Pulitzer Prize winning historian Saul Friedlander will speak on "The Voice of the Witness in the History of the Shoah" as the 2009 Tenenbaum lecturer at 7:30 p.m. Monday, Feb. 9 at Emory University's Carlos Museum Reception Hall. Admission is free.
In his talk, Friedlander will explore these often-unheard voices in Holocaust history and offer his insight on how -- in order to try to understand this tragedy -- the perspectives of both the historian and the witness must be woven together.
Contrary to most historical writing on the Holocaust, Friedlander considers the victims' voices as an essential element of the overall interpretation. "These individual voices are the most immediate testimonies about dimensions of ongoing events usually not perceived in other sources," he says. "Like flashes that illuminate parts of a landscape, they confirm intuitions; they warn us against easy generalizations; they tear through the smugness of scholarly detachment."

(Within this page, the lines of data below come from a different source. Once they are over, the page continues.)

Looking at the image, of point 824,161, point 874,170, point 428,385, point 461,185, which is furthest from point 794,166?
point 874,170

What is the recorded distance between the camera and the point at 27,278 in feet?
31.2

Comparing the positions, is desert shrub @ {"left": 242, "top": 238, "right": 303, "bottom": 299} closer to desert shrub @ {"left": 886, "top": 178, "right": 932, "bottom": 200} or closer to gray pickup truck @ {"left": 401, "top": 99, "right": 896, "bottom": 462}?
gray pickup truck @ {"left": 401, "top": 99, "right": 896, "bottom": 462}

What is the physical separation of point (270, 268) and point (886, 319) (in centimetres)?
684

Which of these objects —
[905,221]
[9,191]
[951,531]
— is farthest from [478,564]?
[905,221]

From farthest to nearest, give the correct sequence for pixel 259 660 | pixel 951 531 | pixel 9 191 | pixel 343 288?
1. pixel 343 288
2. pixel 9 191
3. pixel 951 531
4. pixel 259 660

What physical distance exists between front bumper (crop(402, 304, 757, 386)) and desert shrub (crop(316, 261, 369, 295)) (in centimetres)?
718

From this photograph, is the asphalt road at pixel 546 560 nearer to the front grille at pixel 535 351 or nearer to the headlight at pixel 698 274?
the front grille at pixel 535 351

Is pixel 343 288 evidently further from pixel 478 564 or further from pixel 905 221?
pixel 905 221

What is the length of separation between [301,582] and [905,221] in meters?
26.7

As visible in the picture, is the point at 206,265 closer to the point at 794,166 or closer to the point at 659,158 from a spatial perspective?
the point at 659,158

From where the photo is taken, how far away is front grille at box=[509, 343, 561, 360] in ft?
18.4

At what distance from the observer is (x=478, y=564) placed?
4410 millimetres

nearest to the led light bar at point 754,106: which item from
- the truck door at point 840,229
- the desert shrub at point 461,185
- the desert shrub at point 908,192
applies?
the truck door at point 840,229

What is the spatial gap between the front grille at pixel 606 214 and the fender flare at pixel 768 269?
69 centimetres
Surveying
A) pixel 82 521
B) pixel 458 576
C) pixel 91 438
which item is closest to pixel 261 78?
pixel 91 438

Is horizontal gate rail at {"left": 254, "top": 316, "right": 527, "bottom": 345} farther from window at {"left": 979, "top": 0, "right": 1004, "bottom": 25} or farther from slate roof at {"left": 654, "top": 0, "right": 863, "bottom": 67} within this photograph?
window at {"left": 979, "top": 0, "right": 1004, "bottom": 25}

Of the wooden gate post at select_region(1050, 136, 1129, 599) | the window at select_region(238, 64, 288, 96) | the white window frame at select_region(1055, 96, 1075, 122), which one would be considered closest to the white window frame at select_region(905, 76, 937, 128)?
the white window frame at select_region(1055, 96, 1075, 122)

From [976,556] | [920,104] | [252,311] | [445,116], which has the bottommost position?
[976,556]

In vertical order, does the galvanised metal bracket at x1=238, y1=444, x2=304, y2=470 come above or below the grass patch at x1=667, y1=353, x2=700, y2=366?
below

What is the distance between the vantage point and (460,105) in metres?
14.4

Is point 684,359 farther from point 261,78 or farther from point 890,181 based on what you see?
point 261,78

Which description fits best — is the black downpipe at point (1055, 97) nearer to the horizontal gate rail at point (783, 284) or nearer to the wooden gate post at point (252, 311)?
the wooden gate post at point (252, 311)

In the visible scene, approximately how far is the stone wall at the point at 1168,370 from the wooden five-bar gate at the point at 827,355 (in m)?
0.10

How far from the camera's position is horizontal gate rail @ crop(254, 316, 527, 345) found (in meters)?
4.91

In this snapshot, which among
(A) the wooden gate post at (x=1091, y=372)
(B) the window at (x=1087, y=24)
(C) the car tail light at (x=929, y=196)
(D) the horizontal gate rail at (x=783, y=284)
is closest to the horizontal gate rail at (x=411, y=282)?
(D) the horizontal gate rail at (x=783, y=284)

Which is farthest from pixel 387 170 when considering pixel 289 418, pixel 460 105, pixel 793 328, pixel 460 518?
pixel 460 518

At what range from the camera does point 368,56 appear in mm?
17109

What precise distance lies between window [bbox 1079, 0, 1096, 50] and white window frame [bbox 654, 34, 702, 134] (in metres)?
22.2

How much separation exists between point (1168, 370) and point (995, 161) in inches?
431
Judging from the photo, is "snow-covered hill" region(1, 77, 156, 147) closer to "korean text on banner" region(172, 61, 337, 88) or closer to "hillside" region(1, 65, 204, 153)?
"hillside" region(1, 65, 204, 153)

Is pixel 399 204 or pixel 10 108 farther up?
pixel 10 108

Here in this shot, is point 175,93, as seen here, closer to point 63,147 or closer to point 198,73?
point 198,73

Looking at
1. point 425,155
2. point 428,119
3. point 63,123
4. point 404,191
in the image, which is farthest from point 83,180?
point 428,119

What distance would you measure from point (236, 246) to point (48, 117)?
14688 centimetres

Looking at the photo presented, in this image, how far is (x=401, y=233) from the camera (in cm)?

Born in Prague in 1932, Friedlander survived the war in France hidden in a Catholic seminary. In 1948 he emigrated to Israel. Friedlander currently serves as professor of history at UCLA where he holds the "1939" Club Chair in Holocaust Studies. He received the 2008 Pulitzer Prize for General Non-Fiction for his most recent book, "Nazi Germany and the Jews, vol. 2: The Years of Extermination: Nazi Germany and the Jews, 1939-1945."
The Tenenbaum Family Lecture Series, sponsored by Emory's Tam Institute for Jewish Studies, celebrates the family of the late Meyer W. Tenenbaum of Savannah, Ga., a 1931 alumnus of Emory College and a 1932 alumnus of Emory Law School. Other Tenenbaum family members who are Emory alumni include: his son, Samuel J. Tenenbaum of Columbia, S.C., Emory College class of 1965; nephew-in-law Ronald Kronowitz of Savannah, Emory Law School class of 1962; and nephew Bert Tenenbaum of Savannah, Emory College class of 1975.